*Instructions*
a. In the discussion about product pricing, what is said to eat thousands of tons of trees?
b. Reproduce word for word the part of the pricing discussion starting with "What if a product" and going on through "of the other).".

** Begin Selected excerpt **

What if a product provided immense utility, time or labor savings, etc., and you could only charge the standard markup over cost? This would be a major disincentive for inventing anything new and better; why would you spend all that R&D money? Your benefit for your innovation would be limited to your standard markup (but you'd probably get everyone buying your thing instead of the other).

If you can > There was a day when companies priced their products on a fair markup.

Reply to
Daniel H

Quit whining- If you want compensation for your ummm... severe? gouging, take a look at how much less you pay for prescription drugs. Or go buy your stuff from one of the other suppliers.

Reply to
Prometheus

I'll stop you there. I don't expect Lee Valley to return to that type of pricing. It not realistic in today's competitive marketplace. I was just annoyed when I made that statement. But the point I made about competitive pricing eating thousands of tons of trees in order to feed the marketplace almost daily PHONEY sales flyers in our newspapers and mailboxes was valid.

** End Selected excerpt **
** Begin Recorded data **

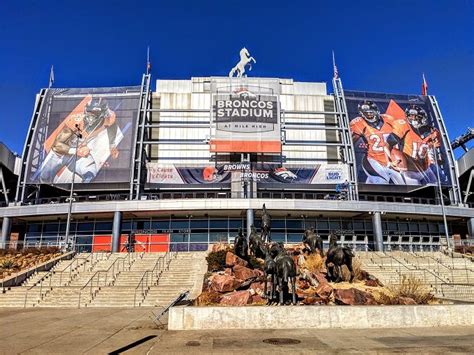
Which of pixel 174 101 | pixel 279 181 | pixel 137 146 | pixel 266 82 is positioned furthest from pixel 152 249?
pixel 266 82

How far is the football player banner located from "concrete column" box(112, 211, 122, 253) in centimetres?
2972

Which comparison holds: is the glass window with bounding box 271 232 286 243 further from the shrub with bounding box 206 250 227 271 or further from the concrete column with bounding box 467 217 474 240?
the concrete column with bounding box 467 217 474 240

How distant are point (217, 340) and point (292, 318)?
9.56 feet

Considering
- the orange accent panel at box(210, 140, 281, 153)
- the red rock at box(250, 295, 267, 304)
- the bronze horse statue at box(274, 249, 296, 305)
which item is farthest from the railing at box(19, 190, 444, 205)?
the bronze horse statue at box(274, 249, 296, 305)

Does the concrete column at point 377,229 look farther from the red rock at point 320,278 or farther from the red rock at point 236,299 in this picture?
the red rock at point 236,299

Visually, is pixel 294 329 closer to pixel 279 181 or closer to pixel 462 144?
pixel 279 181

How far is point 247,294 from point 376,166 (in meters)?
37.7

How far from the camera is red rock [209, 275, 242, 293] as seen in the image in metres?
16.2

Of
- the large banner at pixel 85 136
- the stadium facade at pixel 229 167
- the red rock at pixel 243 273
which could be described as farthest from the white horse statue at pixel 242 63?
the red rock at pixel 243 273

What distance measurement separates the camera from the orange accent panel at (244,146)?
46.7 metres

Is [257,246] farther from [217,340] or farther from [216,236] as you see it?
[216,236]

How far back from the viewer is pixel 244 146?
46.9m

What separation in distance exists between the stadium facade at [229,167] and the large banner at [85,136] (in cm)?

** End Recorded data **

*Expected results*
a. Competitive pricing, which feeds the marketplace with almost daily phoney sales flyers in newspapers and mailboxes.

b.
What if a product provided immense utility, time or labor savings, etc., and you could only charge the standard markup over cost? This would be a major disincentive for inventing anything new and better; why would you spend all that R&D money? Your benefit for your innovation would be limited to your standard markup (but you'd probably get everyone buying your thing instead of the other).